In retrospect, let us have a look at the more popular fish and the damage they do to other fish stocks and fisheries. The good old designer carp is one fish that when introduced in inappropriate numbers to satisfy the Sun readers in their bivvies, can literally wipe out the food supply of all other naturally occurring fish such as roach, rudd, perch, tench and bream. They are known to take small fish from time to time as can be borne out by catches on plugs and spinners, yet they are still king of the crop as far as the angling public in general are concerned.
The barbel, prince of the river and my current favourite fish, will at certain times of the year literally gorge themselves on the spawn and fry of other species in addition to taking the occasional small roach, dace, minnow etc. but you will find no flies on them.
The chub - big gob - will travel and one of the growing areas of sport for the lure angler, and not by chance I might add. Billy Perch is one of the most ferocious of predators that harass and hound their victims into exhaustion, yet a more pleasurable site on the end of light tackle you will not find. We all (those of us that are old enough) remember the days of the zander boom on the Fenland drains and the needless slaughter of thousands of zander and pike after the disappearance of the silver fish. The reports in the press sickened me as a child and I still vividly remember the pictures of big black dustbins full of dead zander. What a waste! You cant tell me that the predators were totally responsible for that one when at the same time, the Anglian Water Authority, were drawing water out of the relief system, reducing water levels to such an extent that silver fish spawning areas (reed stems etc) were left high and dry culminating in whole year classes being prevented. Yet, the blame was directed at the predators and Joe Public is given the view that this is a disaster that everyone can play a part in restoring. Kill, Kill, Kill. We all (or most of us) know that nature takes care of itself in these circumstances.

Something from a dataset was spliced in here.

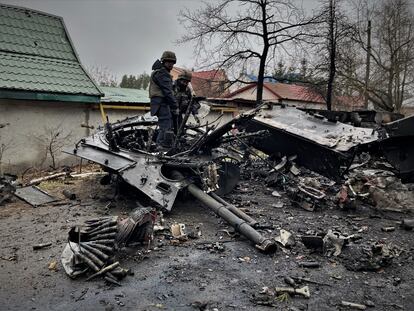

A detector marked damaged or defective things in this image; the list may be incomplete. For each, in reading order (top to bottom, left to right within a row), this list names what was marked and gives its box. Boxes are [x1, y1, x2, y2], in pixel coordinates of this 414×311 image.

charred wreckage [57, 102, 414, 286]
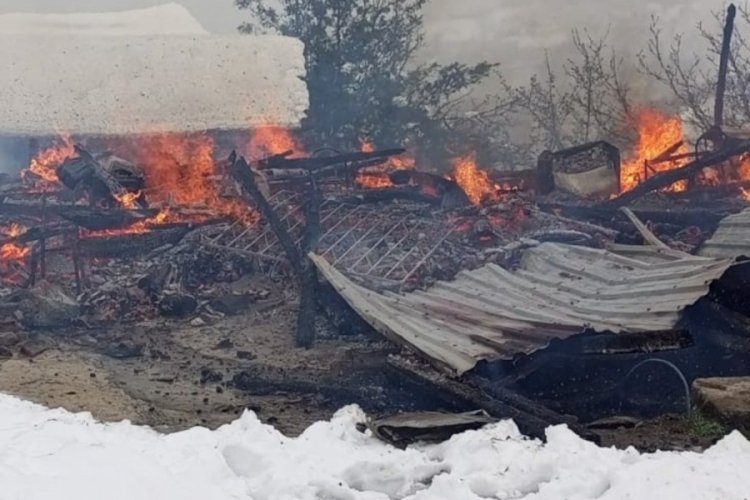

Opinions on bait for various fish, but especially carp and barbel, is one area that constantly raises an eyebrow and plenty of discussion and I find myself forced to rethink this one after several discussions on the Fishingmagic.com Mailing List made me realise I'd fallen into the bait trap. I find that I am arguing with myself frequently over the benefits of HNV baits over standard or natural baits and there is plenty of proof that neither one stands above the other when it comes to trying to prove your case. The majority of record pushing barbel continue to be caught on plain old luncheon meat-type baits and some of the biggest carp continue to fall for lower nutritional value carp baits and particles. I wont labour this one too much other than to add that I will continue to experiment with both, and no bait, no matter how well prepared or constructed, can replace good old fashioned watercraft or skilful angling, both of which I wish I had in very much larger quantities.
Finally, the above are my thoughts and concerns about attitudes, opinions and contradictions in angling. They may not agree with yours, but I paid for them in some way and I am left with the scars to prove ownership. If they create a desire in you to think further about your own views then this article will have proven to be successful.
I always like to remember this old classic; 'There are always two sides to every story and then there is the truth.' (Anon).